There is as yet no known human defect of utrophin, DRP2 or α-dystrobrevin. A mouse knockout of utrophin has an extremely subtle defect in the structure of its neuromuscular junctions; the importance of utrophin's role is revealed only in the double knockout of both dystrophin and utrophin genes, which has a severe myopathy and structural abnormalities of the neuromuscular junction [49,50]. A mouse α-dystrobrevin knockout displays a gross phenotype similar to that of a null dystrophin mutant, but the integrity of the complex is largely maintained [51]. The loss of both dystrophin and dystrobrevin in the nematode C. elegans results in a neuromuscular defect that seems to stem from a hypersensitivity to acetylcholine [52].

Frontiers

With the basic function of this substantial complex still eluding definition, the principal frontier of dystrophin and dystrobrevin research is self-evident. Considerations of the function of dystrophin dwell largely on two areas, namely a mechanical role and a signaling role. Mechanical models note the actin-dystrophin-dystroglycan-laminin axis, which suggests a mechanical link between the intracellular cytoskeleton and the extracellular matrix. Signaling models note the preponderance of circumstantial associations with molecules whose main role is in communication - for example, agrin, neuronal nitric oxide synthase, voltage-gated Na+ channels, and perhaps sarcoglycans. The two models are not mutually exclusive.
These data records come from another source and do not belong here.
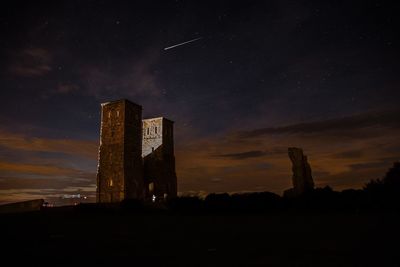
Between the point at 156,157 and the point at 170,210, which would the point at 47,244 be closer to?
the point at 170,210

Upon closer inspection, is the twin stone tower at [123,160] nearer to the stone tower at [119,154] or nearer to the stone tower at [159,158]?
the stone tower at [119,154]

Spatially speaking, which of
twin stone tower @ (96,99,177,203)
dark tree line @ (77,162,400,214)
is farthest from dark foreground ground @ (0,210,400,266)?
twin stone tower @ (96,99,177,203)

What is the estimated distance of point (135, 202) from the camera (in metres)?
27.1

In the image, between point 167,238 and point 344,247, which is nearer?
point 344,247

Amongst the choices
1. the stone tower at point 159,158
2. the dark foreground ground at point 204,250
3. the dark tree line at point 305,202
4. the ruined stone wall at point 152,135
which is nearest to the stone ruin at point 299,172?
the dark tree line at point 305,202

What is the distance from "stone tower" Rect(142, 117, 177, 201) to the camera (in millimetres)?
55375

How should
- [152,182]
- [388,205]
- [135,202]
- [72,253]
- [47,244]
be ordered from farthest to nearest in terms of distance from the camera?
[152,182] < [135,202] < [388,205] < [47,244] < [72,253]

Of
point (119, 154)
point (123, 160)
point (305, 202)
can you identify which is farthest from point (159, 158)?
point (305, 202)

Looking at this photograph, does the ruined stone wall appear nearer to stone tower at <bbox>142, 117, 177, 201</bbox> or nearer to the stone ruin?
stone tower at <bbox>142, 117, 177, 201</bbox>

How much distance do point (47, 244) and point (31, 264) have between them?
234 cm

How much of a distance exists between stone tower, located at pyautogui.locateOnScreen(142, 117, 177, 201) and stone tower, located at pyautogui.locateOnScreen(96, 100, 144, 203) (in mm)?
7051

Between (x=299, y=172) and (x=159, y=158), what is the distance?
3097 centimetres

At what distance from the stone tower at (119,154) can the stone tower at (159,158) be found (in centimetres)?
705

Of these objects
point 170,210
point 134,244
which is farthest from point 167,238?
point 170,210
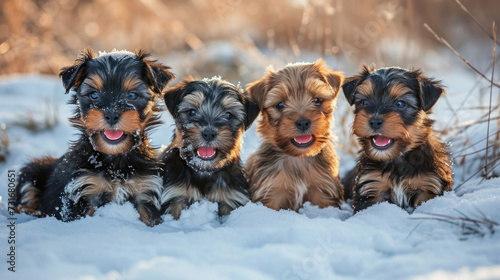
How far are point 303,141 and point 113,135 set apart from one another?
2180 millimetres

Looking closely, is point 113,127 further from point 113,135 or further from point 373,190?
point 373,190

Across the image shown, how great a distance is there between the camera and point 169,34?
1700cm

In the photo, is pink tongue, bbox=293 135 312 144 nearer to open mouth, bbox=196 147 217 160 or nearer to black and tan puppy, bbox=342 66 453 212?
black and tan puppy, bbox=342 66 453 212

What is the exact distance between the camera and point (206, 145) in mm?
4906

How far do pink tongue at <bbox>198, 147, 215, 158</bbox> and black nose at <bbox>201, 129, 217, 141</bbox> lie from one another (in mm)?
177

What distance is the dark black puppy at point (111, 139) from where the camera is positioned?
15.5 ft

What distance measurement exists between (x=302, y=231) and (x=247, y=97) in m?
2.07

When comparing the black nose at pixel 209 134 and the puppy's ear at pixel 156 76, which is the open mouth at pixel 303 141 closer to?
the black nose at pixel 209 134

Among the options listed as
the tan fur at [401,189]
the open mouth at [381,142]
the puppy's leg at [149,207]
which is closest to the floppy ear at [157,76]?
the puppy's leg at [149,207]

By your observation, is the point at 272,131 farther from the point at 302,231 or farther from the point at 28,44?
the point at 28,44

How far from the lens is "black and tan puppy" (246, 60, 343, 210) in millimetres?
5195

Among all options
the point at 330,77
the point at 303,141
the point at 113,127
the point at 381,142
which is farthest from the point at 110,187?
the point at 381,142

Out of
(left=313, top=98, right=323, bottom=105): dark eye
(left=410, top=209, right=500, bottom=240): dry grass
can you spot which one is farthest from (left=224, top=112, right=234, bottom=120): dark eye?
(left=410, top=209, right=500, bottom=240): dry grass

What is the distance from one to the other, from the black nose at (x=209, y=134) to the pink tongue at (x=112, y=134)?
3.02 feet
A common theme that seems to run through dystrophin biology is that of synaptic function. In vertebrates, dystrophin and DRP2 are localized to central synapses and utrophin to the neuromuscular junction, a specialized cholinergic synapse. The nematode mutants seem to imply a role for dystrophin and dystrobrevin in cholinergic transmission. Is the ancestral function of these proteins one of synaptic structural organization or regulation? If so, what are they doing in clearly non-synaptic places such as the sarcolemma? Investigation of dystrophins and from disparate organisms and in different tissues may shed light on these and other questions.